EAT WELL AND GET PLENTY OF REST
Eat a balanced diet and get plenty of rest to help nourish and replenish your brain and body. If you are having trouble sleeping try to resist caffeine and alcohol. Trade coffee and caffeinated teas for herbal teas, listen to a calming audio book, and focus on relaxation and grounding techniques.
Although you may find yourself wanting to isolate from your friends and family, now is the time for connection. Find support from friends and family and minimize isolation. Connection helps you heal. Not to mention, laughter releases endorphins in your brain and can elevate your mood!
MAINTAIN A ROUTINE
Maintain a regular and positive routine. Take a bubble bath in the evening, read a good book, pursue a new hobby, or get out for a walk. Whatever it is that makes you feel good, make it part of your routine.
KEEP IT LIGHT
Minimize exposure to disturbing images or messages on the news or in books, TV programs, and movies.

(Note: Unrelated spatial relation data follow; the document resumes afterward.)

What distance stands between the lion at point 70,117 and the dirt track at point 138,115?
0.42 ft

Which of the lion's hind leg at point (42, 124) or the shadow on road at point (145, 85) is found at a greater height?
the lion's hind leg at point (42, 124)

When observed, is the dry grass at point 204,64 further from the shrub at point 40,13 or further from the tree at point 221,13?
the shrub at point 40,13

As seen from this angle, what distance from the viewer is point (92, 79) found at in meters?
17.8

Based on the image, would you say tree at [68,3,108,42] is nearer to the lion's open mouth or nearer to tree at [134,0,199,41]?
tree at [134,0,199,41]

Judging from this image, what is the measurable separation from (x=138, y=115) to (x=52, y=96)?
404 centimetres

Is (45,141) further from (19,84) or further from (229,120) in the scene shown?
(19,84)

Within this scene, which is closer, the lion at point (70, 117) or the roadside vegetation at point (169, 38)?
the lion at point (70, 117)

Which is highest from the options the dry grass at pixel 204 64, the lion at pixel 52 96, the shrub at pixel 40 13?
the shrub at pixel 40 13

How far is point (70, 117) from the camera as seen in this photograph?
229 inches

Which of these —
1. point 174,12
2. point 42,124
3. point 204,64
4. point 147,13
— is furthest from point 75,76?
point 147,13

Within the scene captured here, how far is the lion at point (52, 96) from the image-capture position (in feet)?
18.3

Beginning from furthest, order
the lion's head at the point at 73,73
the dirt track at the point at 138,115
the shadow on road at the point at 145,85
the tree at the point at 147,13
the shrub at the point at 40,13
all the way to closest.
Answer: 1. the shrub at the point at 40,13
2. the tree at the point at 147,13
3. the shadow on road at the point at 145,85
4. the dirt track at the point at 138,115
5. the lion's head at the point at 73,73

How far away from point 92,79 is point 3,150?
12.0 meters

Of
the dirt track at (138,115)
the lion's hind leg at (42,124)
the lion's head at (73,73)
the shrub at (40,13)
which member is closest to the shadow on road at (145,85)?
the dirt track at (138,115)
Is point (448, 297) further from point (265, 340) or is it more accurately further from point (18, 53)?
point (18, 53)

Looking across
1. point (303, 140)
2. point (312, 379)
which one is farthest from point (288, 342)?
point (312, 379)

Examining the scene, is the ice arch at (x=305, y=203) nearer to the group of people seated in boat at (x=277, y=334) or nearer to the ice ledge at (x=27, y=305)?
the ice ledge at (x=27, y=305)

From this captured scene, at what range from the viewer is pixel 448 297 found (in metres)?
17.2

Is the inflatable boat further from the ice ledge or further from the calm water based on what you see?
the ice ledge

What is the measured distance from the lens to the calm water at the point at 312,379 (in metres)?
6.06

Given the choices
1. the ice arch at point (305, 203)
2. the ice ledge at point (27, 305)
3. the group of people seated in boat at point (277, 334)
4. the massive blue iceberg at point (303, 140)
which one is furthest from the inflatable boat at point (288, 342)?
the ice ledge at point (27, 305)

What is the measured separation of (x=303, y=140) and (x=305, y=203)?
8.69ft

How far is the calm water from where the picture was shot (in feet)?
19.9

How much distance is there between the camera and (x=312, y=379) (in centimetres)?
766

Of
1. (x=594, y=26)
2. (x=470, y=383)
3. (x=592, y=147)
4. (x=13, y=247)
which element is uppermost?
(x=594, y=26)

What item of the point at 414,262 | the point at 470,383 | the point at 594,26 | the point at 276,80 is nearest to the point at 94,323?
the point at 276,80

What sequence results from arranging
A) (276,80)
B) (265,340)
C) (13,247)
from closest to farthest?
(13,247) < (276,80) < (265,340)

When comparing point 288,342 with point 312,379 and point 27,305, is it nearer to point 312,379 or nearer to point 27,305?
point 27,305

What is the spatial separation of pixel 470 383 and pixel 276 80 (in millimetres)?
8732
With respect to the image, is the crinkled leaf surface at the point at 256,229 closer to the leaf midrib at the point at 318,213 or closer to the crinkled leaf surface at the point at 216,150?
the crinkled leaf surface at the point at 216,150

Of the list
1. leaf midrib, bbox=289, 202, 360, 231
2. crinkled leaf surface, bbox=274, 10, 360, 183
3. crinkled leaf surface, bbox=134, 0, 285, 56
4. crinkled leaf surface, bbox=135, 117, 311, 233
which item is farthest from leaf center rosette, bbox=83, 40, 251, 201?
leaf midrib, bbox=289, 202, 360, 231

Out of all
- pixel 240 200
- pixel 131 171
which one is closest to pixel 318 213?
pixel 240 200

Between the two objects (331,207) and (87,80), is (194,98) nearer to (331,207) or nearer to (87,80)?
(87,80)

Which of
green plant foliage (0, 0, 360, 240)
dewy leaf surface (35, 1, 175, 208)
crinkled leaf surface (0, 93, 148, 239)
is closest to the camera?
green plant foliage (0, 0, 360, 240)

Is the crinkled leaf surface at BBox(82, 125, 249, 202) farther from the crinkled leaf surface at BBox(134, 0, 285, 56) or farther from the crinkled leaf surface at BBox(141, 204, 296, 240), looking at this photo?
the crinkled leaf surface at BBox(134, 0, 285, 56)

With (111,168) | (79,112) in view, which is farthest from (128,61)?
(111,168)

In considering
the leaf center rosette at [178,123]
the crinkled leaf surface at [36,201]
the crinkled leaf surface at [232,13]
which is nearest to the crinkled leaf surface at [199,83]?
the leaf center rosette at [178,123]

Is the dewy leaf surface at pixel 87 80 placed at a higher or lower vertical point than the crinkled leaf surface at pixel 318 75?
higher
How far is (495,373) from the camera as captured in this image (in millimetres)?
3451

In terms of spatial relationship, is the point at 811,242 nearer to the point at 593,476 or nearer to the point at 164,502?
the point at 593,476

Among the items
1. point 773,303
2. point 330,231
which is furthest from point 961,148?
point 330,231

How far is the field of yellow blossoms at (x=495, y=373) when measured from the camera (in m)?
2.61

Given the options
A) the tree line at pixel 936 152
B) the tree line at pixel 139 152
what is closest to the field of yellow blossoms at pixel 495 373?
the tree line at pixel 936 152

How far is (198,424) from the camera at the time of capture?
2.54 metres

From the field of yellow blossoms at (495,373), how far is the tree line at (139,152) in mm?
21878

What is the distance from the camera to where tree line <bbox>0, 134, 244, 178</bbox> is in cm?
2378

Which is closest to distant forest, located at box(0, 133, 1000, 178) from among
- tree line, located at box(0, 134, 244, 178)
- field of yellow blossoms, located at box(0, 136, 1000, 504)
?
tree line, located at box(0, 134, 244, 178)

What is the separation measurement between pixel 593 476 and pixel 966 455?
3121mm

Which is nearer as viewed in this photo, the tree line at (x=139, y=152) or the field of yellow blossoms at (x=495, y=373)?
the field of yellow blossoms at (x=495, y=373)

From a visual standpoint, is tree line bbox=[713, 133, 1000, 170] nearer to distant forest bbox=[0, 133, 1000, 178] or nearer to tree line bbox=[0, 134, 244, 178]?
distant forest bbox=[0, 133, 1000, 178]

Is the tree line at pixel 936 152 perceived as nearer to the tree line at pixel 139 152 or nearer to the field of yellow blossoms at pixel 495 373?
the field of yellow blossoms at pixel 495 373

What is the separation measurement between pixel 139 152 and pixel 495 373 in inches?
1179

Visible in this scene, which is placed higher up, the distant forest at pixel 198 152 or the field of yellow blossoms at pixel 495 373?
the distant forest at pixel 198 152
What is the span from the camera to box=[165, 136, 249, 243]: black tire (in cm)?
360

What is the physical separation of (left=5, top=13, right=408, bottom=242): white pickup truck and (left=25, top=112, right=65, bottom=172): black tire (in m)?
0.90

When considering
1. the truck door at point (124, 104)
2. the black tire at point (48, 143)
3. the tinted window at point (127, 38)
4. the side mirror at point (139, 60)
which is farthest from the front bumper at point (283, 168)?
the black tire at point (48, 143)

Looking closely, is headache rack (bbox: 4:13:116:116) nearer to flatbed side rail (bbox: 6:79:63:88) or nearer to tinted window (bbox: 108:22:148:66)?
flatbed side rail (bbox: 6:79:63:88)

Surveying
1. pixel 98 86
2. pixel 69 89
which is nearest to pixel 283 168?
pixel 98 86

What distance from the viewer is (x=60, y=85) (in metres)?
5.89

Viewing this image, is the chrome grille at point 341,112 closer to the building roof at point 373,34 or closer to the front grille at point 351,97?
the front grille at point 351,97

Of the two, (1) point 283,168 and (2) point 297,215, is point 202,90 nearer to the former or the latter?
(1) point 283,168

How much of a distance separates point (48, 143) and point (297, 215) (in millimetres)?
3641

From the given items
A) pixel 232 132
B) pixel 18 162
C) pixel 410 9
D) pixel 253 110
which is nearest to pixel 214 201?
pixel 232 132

Alcohol, illicit drugs and prescription drug abuse are often used to numb symptoms of post-traumatic stress. Unfortunately, these only exacerbate the symptoms and may lead to the development of co-morbid, or co-occurring mental disorders. If you are struggling with substances you should let your doctor know so you can get the support you need.
SEEK HELP FROM A QUALIFIED THERAPIST
If your symptoms have prevented you from being able to go about your daily responsibilities and activities you may want to consider seeking the help of a qualified therapist. When treated thoroughly healing can lead not only to symptom reduction, but long-term transformation. It is extremely important to find a trauma therapist with whom you feel a sense of safety and comfort. You should be comfortable with the pace and work together towards your goals.